### DOCUMENT EXTRACT
● ● ● ●

Mark Zuckerberg thinks we will give up the real world – and live in metaverse

If you're worried about spending too much time on your phone, don't be. It can't be anywhere near as much as what Mark Zuckerberg has planned for us.

Zuckerberg, who recently renamed his company Facebook to 'Meta', believes that we'll one day spend the majority of our time inside the metaverse, leaving the real world behind.

In an interview with tech podcaster Lex Fridman, Zuckerberg said: "A lot of people think that the metaverse is about a place, but one definition of this is it’s about a time when basically immersive digital worlds become the primary way that we live our lives and spend our time."

He added: "I think that’s a reasonable construct."

The 'metaverse' is a term Zuckerberg has coined to refer to a range of immersive virtual reality and augmented reality.

In the wide-ranging interview with Fridman, Zuckerberg also outlined his plans to 'cure, prevent, or treat' all diseases through investing billions in biomedical research.

Like Bill Gates, Zuckerberg runs his own philanthropic project, in his case the Chan Zuckerberg Initiative.

● ● ● ●

### WHAT YOU HAVE TO DO
Continue the article about Mark Zuckerberg and the metaverse from its last sentence.

### MATERIAL SUPPLIED

● ● ● ●

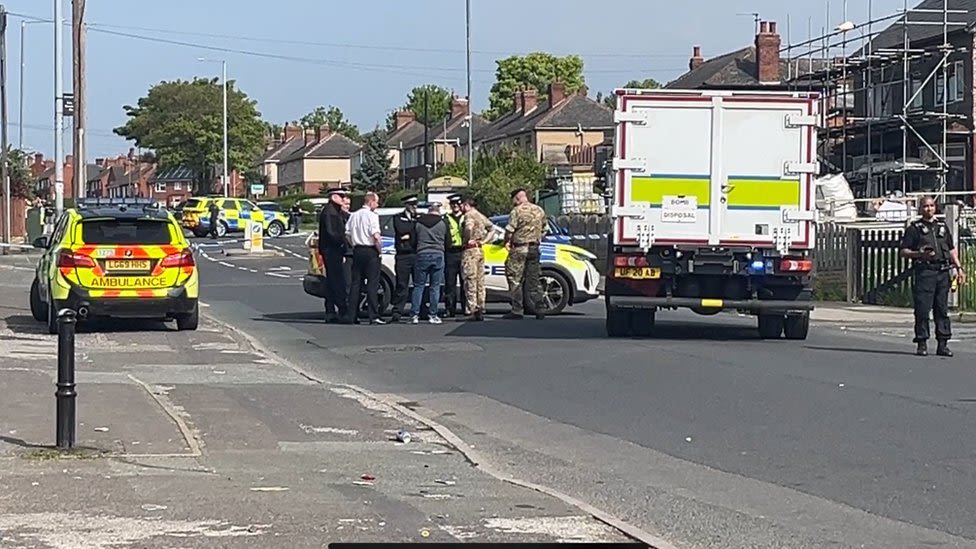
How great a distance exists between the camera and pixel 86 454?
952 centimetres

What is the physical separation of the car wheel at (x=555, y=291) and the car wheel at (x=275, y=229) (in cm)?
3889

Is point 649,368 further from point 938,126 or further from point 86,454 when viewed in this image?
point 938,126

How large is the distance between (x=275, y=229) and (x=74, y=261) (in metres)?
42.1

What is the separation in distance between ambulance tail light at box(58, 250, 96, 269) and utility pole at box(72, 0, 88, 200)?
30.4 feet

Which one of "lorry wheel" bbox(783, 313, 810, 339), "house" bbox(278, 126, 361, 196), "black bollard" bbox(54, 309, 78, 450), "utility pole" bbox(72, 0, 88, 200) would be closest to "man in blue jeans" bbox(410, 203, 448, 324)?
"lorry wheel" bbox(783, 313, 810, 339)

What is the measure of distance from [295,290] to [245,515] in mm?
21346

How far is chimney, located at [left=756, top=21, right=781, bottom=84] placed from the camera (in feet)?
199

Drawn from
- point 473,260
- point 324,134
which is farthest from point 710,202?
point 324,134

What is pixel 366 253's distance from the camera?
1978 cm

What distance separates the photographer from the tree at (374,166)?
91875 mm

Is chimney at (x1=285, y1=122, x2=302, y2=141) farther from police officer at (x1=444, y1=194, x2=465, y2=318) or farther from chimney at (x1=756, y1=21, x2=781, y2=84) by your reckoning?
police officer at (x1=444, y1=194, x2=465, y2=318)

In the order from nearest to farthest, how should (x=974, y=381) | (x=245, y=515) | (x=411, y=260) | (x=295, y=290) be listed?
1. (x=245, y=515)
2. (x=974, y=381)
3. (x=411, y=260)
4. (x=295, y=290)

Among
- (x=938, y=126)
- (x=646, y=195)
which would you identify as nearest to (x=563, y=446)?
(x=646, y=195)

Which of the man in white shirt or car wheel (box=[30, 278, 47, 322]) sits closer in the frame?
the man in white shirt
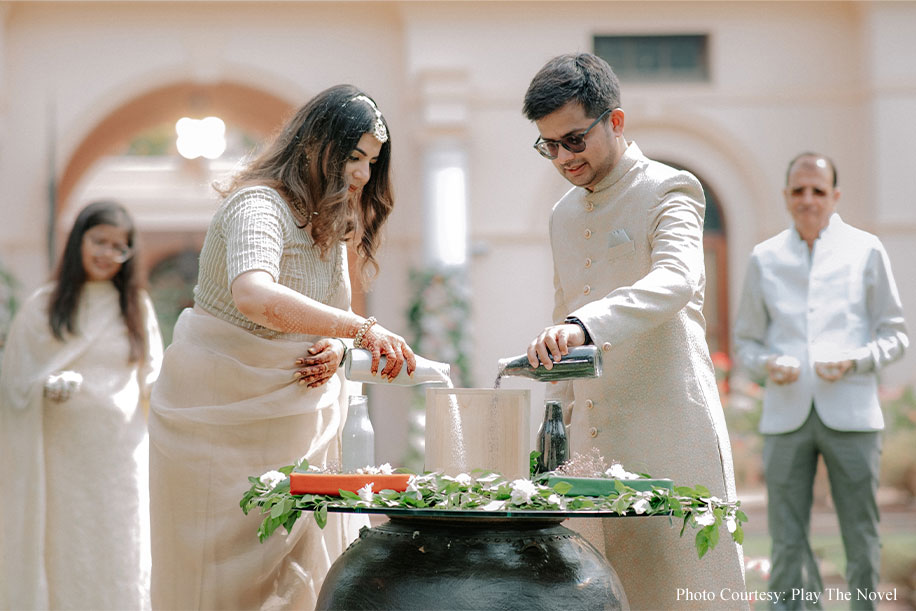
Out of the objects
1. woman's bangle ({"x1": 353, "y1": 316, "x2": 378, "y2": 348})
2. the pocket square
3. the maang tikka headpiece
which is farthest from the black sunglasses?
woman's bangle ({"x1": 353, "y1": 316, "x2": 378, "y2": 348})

● ● ● ●

### OUTPUT OF THE EXERCISE
Explaining his motivation behind the £59 billion charity, Zuckerberg said:

"It was an intentional decision to not focus our philanthropy explicitly on longevity or living forever […] it is focused on what I think is a possible goal in this century which be able to cure prevent or manage all diseases."

He told Fridman that he thinks people getting sick and dying is a 'bad thing', and he is dedicating 'almost all' of his money towards research in that area.

"I don't actually ever know if you're ever going to eradicate it but I think you can get to a point where you can either cure things that happen so people get diseases but you can cure them. Prevent is probably closest to eradication or just be able to manage ongoing things that aren't going to ruin your life."

"I think saying that there's going to be no disease at all is probably not possible for the next several decades."